On Jan 9, 2019, the Pennsylvania Environmental Hearing Board (EHB) ruled in favor of "progress towards clean air" in the Clean Air Council v. Sunoco Partners & DEP Appeal, saying that the Pennsylvania Department of Environmental Protection (DEP) broke the law when it issued Sunoco permits to build a Natural Gas Liquids facility at Marcus Hook. Attorneys here at Fair Shake took notice of the language that they used in this decision, which sends a clear message: No more egg-slicer permitting.

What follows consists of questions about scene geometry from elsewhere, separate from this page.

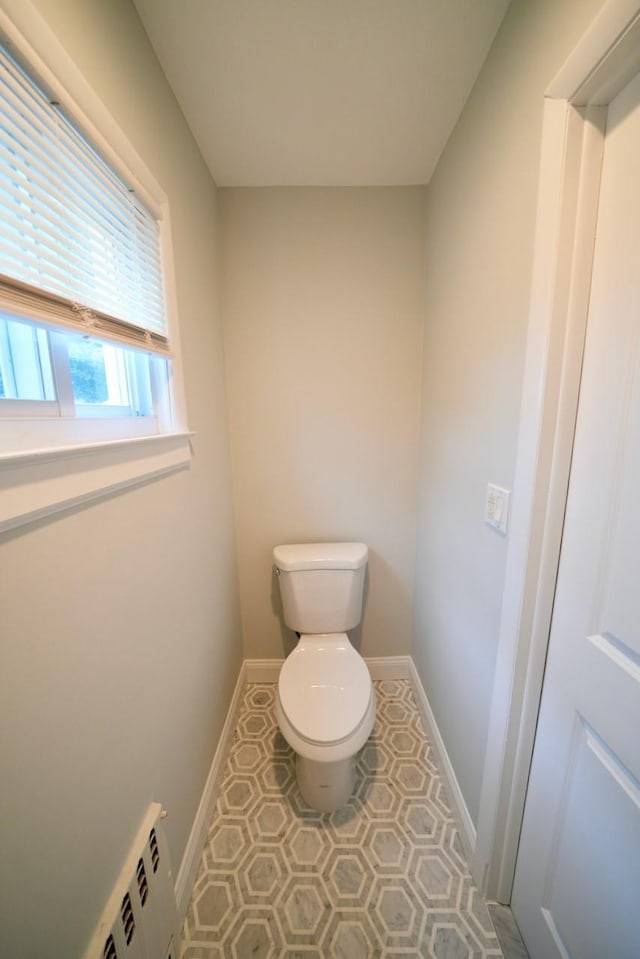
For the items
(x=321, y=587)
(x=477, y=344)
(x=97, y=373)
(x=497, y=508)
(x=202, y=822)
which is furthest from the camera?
(x=321, y=587)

To make a long story short Sunoco used a common tactic some people call “egg-slicer permitting” to make one large project look like it was actually a number of smaller projects allowing them to emit more pollution. The DEP approved each one of Sunoco’s six permit applications as stand-alone projects even though the idea that each “was a stand-alone project, not linked with any other past or future construction work at the Marcus Hook facility, was unreasonable or unsupported by the facts,” according to the EHB who then laid out it’s reasoning:
“Our review leaves us with no doubt that all of these phased construction projects are part of the same project for applicability purposes, based on the considerations that follow."
Factors:
Close Physical Proximity
Temporal Proximity (plan approval applications submitted over a short period of time. Approx. 1 to 3 months apart.)
Interdependence of Phased Projects (technically and economically linked.)
Common Plan and Shared Objective
Other Relevant Factors (all factors taken in combination, no persuasive evidence to refute single project analysis.)
The EHB said that “allowing a facility to subdivide a project in any way it sees fit, based on its business plan or otherwise, would render the regulatory thresholds meaningless. Without constraints, any project could be divided up in such a way that each divided part falls below the applicability thresholds.” This was a heartening sign that the days of 'slice and dice' regulatory evasion may be numbered.
Sunoco Partners was found to have violated the anti-circumvention regulation 25 Pa. Code §127.216 "[A]n owner or other person may not circumvent this subchapter by causing or allowing a pattern of ownership or development, including the phasing, staging, delaying or engaging in incremental construction, over a geographic area of a facility which, except for the pattern of ownership or development, would otherwise require a permit or submission of a plan approval application."
Firmly reminding the DEP of the purpose of these laws, the Judge ruled, "ultimately, we should not lose sight of the fact that the Legislature created the NSR program to ensure that new significant emissions do not slow progress toward cleaner air, and the PSD program is designed to ensure that new emissions do not cause air quality to deteriorate significantly and will continue to obtain air quality standards. 42 U.S.C. §§ 7470. 7503(a)."
The EHB statement that “There is no question that Sunoco did have a plan to make all the adjustments necessary to turn the Marcus Hook facility into a comprehensive NGL hub….” rung loud and clear in Philadelphia. We are really proud of the great work by our friends, colleagues, and fellow neighbors in the Commonwealth at the Clean Air Council and hope that this decision can be a catalyst in a greater effort to hold the DEP accountable.